FRAGMENTO SELECCIONADO:
--

Molinos de viento
Si destrozan el paisaje, que junto con el patrimonio natural es ya lo único que le queda a la España vacía como elemento de atracción turística, ya nada les quedará a los que aguantan allí salvo coger los trastos y emigrar
La lluvia de millones que va a caer sobre España procedente de la Unión Europea a fin de reanimar nuestra economía post-covid, y cuya mayor parte irá a parar al sector de la energía, ha puesto con las orejas tiesas a todos los empresarios que se disponen a disfrutar del mayor trozo posible del pastel. Es normal que así sea, pues el negocio es su razón de ser, pero lo que ya no es tan normal es que su beneficio vaya a llenar media España de aerogeneradores, placas solares y torres eléctricas y aún menos que quienes más vayan a recibirlas sean esas provincias que por su situación y falta de iniciativa o de ayuda pública soportan ya una pobreza endémica tanto en calidad como en cantidad de vida. La España desdeñada, como habría que llamar a la España vacía o vaciada para ser precisos, va a recibir, a juzgar por los miles de proyectos que se preparan en los despachos de las empresas eléctricas y constructoras, el impacto brutal de la instalación de esos elementos que afearán el paisaje e inutilizarán parte del territorio para otros usos y la estocada definitiva a sus posibilidades de desarrollo. Solo con los que ya se han presentado para su aprobación por parte del Gobierno se llenarán regiones enteras de molinos de viento y tendidos eléctricos, incluidas cordilleras de especial protección ambiental como la Cantábrica o la Ibérica, reservas de la biosfera incluidas, y millones de hectáreas de territorio.

--

INFORMACIÓN:
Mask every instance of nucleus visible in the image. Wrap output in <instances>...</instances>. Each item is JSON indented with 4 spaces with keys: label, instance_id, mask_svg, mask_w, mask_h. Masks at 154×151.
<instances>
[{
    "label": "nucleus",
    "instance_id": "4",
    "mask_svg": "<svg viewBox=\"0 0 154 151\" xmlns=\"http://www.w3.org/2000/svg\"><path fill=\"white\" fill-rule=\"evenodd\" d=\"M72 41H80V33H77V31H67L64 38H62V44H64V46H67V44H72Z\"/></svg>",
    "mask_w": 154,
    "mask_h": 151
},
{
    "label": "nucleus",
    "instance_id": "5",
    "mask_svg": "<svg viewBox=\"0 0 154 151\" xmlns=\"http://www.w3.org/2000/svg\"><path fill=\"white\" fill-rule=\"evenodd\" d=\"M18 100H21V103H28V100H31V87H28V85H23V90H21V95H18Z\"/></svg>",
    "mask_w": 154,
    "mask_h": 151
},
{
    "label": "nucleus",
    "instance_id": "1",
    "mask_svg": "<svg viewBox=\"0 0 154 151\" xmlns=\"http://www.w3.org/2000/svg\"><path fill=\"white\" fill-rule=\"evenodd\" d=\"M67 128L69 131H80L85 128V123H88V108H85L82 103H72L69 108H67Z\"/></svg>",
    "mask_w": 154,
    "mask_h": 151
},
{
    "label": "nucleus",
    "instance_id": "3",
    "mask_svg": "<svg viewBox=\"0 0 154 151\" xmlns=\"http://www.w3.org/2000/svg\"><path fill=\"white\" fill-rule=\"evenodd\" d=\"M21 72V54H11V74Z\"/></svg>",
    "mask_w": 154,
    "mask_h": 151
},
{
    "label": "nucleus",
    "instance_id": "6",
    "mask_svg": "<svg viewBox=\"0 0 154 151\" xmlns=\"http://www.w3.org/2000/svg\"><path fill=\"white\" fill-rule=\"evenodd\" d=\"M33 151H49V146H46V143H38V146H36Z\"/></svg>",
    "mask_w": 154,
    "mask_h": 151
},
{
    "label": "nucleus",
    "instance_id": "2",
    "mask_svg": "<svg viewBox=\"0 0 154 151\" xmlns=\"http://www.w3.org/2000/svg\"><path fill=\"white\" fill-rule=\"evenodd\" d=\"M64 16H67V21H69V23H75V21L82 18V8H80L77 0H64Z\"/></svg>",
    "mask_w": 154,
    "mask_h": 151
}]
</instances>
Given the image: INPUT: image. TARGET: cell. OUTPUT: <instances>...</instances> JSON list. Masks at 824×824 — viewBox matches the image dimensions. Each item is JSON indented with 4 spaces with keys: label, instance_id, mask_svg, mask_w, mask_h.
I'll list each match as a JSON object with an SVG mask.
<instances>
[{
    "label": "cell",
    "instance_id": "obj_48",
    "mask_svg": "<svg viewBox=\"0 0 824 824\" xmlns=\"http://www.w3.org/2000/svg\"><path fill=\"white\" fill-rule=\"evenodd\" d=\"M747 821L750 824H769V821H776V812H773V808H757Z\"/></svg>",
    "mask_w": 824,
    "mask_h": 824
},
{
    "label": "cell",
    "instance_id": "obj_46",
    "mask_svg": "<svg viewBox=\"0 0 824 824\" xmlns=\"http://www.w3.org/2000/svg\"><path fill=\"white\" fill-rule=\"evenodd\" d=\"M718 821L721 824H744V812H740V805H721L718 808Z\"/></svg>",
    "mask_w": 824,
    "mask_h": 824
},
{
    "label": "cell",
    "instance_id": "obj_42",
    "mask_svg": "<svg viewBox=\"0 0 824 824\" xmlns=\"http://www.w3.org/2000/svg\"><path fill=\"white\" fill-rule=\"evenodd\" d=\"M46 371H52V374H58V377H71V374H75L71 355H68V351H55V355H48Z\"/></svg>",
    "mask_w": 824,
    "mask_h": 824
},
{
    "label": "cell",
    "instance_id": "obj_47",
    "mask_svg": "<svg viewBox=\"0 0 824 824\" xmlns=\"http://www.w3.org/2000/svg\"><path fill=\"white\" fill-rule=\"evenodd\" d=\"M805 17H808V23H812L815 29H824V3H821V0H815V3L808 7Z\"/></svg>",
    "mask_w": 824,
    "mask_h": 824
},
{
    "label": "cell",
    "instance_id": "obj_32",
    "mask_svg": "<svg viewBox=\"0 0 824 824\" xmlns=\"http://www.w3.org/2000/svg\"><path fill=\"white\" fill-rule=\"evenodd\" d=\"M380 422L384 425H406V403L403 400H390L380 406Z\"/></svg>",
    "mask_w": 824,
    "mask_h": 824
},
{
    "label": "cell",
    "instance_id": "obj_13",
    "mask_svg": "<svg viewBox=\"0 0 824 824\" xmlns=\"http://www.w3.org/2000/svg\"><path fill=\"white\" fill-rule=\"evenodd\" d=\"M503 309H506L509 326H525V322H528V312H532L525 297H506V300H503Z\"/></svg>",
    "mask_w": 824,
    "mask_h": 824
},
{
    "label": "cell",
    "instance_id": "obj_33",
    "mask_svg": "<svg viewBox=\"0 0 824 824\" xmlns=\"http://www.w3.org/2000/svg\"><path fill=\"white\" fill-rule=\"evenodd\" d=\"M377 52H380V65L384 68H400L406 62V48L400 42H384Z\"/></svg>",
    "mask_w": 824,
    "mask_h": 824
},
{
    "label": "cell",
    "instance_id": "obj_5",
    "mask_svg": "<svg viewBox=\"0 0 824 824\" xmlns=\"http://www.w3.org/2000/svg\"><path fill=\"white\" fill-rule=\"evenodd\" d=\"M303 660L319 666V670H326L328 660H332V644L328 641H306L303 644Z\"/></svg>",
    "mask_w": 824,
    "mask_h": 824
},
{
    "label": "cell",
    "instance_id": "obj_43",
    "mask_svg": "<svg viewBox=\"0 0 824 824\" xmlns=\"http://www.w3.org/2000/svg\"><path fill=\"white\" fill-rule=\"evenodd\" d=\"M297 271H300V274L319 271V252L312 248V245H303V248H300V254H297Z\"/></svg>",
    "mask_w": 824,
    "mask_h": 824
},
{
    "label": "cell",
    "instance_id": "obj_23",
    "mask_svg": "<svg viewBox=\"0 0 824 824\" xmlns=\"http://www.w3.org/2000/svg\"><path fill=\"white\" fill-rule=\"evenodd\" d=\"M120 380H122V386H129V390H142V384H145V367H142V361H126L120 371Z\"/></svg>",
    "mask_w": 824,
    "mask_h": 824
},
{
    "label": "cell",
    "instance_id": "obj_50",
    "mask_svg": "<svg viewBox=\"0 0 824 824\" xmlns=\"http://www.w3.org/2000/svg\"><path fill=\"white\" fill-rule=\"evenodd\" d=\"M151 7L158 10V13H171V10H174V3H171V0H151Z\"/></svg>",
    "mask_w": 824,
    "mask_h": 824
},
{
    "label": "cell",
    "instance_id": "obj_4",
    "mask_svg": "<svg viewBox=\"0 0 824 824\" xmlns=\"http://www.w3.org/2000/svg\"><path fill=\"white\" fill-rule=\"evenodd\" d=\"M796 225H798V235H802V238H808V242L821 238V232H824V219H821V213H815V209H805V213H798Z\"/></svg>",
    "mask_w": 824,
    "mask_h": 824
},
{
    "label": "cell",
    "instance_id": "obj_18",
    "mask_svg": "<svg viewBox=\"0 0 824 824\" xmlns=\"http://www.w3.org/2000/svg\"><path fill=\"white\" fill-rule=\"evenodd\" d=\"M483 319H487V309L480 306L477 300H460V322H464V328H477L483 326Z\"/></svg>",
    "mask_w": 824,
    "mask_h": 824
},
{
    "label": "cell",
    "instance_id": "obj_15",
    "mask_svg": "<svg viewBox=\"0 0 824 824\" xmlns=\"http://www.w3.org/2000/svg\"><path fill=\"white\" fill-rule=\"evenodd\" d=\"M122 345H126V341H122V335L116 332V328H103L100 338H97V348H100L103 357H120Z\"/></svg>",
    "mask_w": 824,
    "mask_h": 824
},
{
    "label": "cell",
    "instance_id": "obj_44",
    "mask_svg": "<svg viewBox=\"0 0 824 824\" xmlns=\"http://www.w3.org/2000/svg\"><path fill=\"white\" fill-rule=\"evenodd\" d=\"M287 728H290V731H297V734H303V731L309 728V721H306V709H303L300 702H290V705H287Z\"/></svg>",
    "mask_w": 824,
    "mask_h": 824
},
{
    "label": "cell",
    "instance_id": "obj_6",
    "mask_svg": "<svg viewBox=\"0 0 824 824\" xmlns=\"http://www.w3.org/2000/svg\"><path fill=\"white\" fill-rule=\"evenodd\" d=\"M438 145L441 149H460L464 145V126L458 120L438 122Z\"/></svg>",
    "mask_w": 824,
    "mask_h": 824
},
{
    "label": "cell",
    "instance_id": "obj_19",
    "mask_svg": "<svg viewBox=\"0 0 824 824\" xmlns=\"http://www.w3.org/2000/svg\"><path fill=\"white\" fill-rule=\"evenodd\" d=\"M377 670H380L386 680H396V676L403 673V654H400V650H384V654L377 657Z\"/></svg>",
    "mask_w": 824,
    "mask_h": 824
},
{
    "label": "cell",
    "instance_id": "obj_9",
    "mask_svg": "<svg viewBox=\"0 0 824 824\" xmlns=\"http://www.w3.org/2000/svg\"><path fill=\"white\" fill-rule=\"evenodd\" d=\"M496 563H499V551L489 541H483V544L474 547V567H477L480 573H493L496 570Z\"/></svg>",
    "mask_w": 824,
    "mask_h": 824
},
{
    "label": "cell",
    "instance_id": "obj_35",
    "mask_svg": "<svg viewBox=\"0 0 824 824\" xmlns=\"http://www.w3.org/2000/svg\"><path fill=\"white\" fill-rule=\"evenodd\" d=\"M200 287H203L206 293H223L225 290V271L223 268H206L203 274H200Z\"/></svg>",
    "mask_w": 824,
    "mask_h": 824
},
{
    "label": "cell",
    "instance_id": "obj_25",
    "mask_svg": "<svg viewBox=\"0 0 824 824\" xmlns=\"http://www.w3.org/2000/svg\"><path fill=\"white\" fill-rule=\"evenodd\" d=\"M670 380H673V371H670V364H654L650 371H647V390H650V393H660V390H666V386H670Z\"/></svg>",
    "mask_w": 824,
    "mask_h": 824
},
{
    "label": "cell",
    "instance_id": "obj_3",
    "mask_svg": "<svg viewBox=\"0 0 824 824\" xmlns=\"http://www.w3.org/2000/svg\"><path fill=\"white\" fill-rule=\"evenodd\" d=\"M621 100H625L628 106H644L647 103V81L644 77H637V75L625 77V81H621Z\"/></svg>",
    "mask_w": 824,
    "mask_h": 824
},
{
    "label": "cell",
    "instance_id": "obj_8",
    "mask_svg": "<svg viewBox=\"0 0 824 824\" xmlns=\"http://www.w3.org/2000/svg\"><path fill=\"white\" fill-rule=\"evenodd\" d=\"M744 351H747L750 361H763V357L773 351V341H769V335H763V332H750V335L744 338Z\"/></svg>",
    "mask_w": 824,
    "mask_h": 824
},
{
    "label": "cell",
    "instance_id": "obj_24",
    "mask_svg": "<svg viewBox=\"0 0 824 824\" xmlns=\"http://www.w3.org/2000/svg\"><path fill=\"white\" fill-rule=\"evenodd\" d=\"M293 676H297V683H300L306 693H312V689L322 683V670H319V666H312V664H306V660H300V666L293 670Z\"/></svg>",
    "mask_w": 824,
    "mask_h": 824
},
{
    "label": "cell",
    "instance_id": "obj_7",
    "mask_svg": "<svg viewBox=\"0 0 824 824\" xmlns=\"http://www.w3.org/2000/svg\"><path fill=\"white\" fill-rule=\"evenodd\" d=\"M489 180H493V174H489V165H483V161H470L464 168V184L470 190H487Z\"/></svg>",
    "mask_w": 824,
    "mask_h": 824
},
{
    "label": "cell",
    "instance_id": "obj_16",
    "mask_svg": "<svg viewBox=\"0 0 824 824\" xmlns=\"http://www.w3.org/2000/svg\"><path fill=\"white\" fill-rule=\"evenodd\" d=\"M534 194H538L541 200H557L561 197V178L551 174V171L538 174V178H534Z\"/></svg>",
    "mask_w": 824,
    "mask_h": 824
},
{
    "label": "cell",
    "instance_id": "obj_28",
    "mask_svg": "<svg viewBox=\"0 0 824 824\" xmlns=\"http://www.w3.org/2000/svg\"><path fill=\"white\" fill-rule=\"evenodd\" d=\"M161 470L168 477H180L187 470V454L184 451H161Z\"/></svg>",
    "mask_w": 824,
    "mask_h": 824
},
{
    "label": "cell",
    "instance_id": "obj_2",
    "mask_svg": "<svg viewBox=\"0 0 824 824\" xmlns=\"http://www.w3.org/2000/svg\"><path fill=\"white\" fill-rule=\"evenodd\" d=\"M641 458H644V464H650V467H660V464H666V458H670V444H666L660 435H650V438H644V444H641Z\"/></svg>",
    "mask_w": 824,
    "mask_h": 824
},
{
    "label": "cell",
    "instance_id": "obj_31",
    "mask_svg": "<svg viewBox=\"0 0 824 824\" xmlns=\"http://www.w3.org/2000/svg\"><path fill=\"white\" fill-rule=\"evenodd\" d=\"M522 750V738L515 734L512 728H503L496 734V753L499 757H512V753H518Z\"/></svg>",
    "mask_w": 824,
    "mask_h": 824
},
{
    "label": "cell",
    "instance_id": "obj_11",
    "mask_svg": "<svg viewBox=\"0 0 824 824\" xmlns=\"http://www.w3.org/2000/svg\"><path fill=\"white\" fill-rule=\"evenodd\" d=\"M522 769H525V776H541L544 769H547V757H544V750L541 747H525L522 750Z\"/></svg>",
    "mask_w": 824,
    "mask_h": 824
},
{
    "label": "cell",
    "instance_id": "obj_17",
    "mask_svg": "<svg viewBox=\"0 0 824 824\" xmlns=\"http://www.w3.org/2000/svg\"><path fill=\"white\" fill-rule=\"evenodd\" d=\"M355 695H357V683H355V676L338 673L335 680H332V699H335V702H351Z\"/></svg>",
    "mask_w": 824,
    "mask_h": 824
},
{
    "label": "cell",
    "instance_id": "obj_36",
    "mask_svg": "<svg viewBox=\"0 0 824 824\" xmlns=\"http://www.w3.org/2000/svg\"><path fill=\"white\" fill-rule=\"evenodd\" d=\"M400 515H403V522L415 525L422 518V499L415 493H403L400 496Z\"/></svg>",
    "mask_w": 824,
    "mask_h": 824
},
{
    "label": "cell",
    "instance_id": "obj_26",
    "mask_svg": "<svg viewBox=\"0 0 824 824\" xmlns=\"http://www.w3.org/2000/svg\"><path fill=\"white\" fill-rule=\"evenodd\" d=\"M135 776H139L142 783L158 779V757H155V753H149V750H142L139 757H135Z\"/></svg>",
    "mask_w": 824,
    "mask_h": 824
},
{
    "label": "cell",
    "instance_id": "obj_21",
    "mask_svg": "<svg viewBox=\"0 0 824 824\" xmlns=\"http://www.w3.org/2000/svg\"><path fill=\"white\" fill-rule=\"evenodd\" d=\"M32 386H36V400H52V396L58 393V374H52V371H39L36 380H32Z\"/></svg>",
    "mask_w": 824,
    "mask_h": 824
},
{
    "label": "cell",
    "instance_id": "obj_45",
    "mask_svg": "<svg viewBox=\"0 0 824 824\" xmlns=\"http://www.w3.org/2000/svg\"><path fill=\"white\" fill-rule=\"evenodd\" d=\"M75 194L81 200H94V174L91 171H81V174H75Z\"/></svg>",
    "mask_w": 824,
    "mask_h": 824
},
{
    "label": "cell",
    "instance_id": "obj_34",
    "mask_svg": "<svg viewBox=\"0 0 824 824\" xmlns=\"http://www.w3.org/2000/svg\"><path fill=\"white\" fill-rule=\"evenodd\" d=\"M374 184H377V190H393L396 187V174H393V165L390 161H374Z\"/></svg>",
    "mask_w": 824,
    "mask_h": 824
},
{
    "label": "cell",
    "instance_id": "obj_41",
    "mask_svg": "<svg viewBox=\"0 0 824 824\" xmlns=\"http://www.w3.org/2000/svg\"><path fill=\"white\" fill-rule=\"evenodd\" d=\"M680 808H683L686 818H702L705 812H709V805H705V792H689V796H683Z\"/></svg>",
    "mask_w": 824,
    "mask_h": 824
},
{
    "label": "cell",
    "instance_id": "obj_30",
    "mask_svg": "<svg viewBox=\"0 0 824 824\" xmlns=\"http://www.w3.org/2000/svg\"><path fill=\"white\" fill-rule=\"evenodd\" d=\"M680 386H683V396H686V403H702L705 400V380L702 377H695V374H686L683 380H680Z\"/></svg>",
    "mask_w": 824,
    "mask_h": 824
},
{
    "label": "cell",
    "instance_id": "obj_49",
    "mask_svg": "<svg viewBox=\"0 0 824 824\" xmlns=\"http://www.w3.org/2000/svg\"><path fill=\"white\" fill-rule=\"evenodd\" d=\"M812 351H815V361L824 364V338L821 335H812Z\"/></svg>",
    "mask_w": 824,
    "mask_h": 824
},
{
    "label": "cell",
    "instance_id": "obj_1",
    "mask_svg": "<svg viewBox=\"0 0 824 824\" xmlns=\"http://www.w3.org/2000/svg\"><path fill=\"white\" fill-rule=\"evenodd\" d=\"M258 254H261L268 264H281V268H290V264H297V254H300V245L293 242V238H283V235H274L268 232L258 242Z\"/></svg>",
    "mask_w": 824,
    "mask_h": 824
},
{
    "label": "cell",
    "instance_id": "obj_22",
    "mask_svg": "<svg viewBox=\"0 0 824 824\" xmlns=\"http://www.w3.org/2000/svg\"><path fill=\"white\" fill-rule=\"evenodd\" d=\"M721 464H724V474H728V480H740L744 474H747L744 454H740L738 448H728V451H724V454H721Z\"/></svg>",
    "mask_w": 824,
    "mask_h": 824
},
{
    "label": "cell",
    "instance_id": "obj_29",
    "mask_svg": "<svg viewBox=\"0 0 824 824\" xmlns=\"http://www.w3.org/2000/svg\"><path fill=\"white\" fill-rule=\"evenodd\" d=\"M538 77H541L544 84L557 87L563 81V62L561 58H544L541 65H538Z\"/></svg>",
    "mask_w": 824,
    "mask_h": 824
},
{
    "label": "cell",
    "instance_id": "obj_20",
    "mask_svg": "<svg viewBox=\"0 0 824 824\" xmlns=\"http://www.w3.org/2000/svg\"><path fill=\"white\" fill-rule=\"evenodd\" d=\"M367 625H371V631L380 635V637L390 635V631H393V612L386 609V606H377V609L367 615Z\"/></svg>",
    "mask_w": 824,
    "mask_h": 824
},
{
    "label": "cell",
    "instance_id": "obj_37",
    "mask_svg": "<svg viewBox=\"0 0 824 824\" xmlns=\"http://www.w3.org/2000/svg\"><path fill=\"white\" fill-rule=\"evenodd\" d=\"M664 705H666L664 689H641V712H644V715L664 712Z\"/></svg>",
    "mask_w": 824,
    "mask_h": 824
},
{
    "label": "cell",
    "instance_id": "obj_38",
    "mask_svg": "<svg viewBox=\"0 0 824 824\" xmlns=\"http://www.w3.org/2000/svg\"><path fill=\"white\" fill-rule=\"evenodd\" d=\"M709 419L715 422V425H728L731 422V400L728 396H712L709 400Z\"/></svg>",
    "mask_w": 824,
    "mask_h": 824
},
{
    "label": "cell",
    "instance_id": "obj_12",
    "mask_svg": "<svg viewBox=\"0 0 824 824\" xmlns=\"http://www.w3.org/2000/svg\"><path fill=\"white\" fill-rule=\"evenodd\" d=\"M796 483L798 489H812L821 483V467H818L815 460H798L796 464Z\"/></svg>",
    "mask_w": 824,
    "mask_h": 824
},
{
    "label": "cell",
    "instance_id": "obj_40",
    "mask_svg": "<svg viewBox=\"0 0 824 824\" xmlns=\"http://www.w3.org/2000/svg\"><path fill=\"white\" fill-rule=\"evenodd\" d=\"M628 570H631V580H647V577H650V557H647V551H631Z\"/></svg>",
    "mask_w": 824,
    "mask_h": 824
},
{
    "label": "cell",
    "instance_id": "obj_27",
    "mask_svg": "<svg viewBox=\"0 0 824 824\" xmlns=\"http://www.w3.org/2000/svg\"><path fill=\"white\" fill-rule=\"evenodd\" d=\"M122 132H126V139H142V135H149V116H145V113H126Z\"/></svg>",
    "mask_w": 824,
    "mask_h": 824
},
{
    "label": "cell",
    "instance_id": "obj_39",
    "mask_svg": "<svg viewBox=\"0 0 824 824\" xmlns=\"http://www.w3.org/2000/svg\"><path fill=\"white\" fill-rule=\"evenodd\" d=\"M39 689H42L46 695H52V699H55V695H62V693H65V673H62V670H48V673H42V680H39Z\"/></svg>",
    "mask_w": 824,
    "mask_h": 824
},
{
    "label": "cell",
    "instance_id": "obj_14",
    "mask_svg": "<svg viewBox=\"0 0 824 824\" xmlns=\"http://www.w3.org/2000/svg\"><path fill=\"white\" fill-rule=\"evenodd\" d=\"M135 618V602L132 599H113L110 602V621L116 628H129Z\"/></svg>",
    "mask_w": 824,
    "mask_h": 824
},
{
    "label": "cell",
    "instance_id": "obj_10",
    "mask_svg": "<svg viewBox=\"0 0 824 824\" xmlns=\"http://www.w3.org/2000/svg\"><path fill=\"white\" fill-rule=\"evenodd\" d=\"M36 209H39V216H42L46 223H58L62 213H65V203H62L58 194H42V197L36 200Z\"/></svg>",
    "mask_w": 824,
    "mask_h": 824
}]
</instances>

--

PROBLEMAS Y TAREAS:
a – Según el texto sobre los molinos de viento, ¿a qué sector irá a parar la mayor parte de los millones procedentes de la Unión Europea?
b – Retoma, por favor, el texto sobre los molinos de viento y continúalo a partir de su última oración.

RESPUESTAS:
a – Al sector de la energía.

b –
Pero lo peor no es eso. Lo peor es que en orden a la consecución de la aprobación de esos proyectos, no sólo por la Administración, sino por la sociedad civil, sus promotores están llevando a cabo una campaña de publicidad que trata de convencernos a todos de que con su actividad van a ayudar a esa España vacía que recibirá la mayor parte de las instalaciones a remontar su declive y recuperar su población. Con las migajas que recibirá de los beneficios totales por soportar el impacto de miles de molinos, huertos solares y tendidos eléctricos, la España desdeñada, según ellos, se convertirá de repente en rica atrayendo hacia ella a los que la abandonaron, incluso a otras personas de otras zonas. Ojalá estuvieran en lo cierto, pero todo hace pensar lo contrario: que si el paisaje, que junto con el patrimonio natural es ya lo único que les queda a muchas de ellas como elemento de atracción turística, se lo destrozan, ya nada les quedará a los que aguantan allí salvo coger los trastos y emigrar.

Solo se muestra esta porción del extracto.